Telecom's directory business has ambitious online growth plans, but are they realistic, given the world of internet search is dominated by global giants like Google and Yahoo!?
While yellowpages.co.nz may be a top-10 performer in terms of generating local internet traffic, its visitor stats - like those of all other New Zealand sites - look small compared with Trade Me, which has a seemingly unassailable lead.
So how can Yellow Pages Group, which admits its current web search offering is pretty ordinary, grow its revenue using online?
According to YPG general manager Dudley Enoka, the online value new owners CCMP Capital and Teachers' Private Capital see in the business relates to the difference between two type of internet searching: Google-style "global search" and Yellow Pages-style "local find-it".
"A number of people look at our business and say 'how are you going to compete with these global search engines?'," says Enoka.
"We don't intend competing.
"We believe that if local find-it is about local content and personalised information, we have that sitting within our business today, and the global search engines can help people get to it."
YPG is banking on the strength of its brand and its existing relationship with, and database of, 200,000 local businesses to keep it positioned as the search vehicle people automatically turn to when they want to find local products or services.
"Sixty-eight per cent of the people who look in our print product [the directory books] end up buying as a result, which is quite a compelling proposition when you think about differentiators for advertisers.
"What the direction of our business is about is leveraging off this print strength and making sure we repurpose the content to allow people to come and find advertisers online, or through voice mechanisms [the 018 service] or even through wireless [search via mobile phone].
"The winners in this space, we are confident, will be the organisations that put New Zealand businesses in front of New Zealanders in the way that Kiwis actually want it."
YPG has been quietly building up its database on businesses, adding in information such as opening hours and credit card facilities.
This information will be used to launch a swept-up, location-based "Yellow" website next month which Enoka says will offer a vastly superior search experience for users over the existing Yellow Pages site.
And rather than worrying that global heavyweights like Google might eventually muscle in on its local database turf, YPG is instead talking up the potential of partnering with global search engines, a happy symbiotic relationship it says is working in other markets.
"The likelihood that Google is going to put three or four hundred people on the street to gather the information that we gather is pretty minimal," says YPG head of marketing Blair Glubb.
Enoka says Google drives about 40 per cent of visitors to the Yellow Pages site. He sees that level of traffic direction remaining, with interesting implications for how online advertising may work in future.

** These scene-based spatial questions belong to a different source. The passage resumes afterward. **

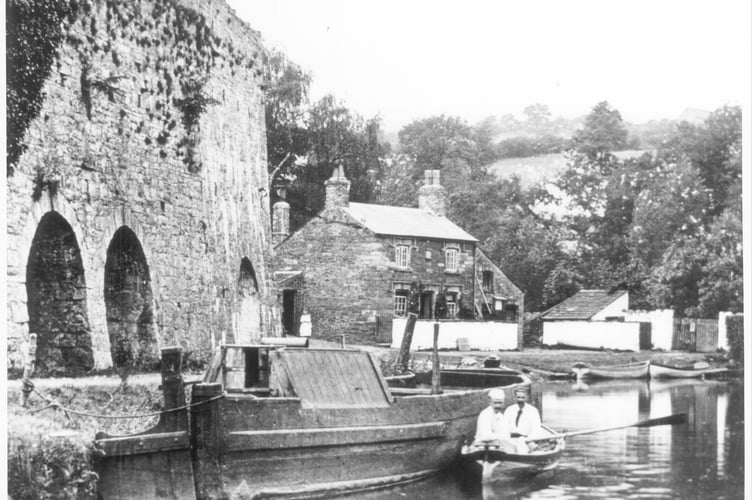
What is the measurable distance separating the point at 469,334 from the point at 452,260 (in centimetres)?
120

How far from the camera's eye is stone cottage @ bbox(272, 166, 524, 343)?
42.3ft

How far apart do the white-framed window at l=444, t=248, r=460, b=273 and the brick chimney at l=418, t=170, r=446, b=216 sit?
2.17 ft

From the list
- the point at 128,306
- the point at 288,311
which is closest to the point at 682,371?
the point at 288,311

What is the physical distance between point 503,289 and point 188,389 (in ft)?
15.0

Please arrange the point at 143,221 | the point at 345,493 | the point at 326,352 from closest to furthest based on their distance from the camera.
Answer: the point at 345,493 → the point at 326,352 → the point at 143,221

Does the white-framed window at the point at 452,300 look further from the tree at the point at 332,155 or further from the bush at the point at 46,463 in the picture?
the bush at the point at 46,463

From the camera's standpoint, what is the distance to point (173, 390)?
8820 mm

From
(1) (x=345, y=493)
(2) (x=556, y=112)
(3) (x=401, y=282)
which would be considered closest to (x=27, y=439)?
(1) (x=345, y=493)

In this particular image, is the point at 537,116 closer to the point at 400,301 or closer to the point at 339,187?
the point at 339,187

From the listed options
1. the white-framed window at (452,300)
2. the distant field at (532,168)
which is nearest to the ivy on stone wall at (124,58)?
the distant field at (532,168)

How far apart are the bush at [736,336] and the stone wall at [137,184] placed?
4.98 metres

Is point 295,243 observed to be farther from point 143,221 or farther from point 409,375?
point 143,221

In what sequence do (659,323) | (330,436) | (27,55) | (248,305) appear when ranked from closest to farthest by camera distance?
(27,55) → (330,436) → (659,323) → (248,305)

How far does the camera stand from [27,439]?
7.90m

"Because we've got relationships with New Zealand businesses it could well be that our advertising consultant, as part of the relationship with the business customer, has a discussion about advertising on Google rather than advertising on one of our products - that is a possibility that we would consider in the future."
Another possibility is moving into "Web 2.0" user interactivity - letting customers post their assessments of a business's performance.
Fears that ratings would be a big turnoff for the company's clients - the business that pay for listings - are unfounded, says Glubb.
"A lot of the research we see suggests up to 85 per cent of advertisers think it's a great thing ... most people shouldn't be that scared about what people think about their business or they shouldn't be in business."
With the YPG sale price equating to more than $10,000 per business advertiser the new owners will certainly be looking for innovative ways to at least maintain the group's recent annual growth performance of between 7per cent and 8 per cent.
The core print business remains strong but the high-growth opportunities are happening online.
How those opportunities are managed will determine whether Yellow turns into gold or a lemon.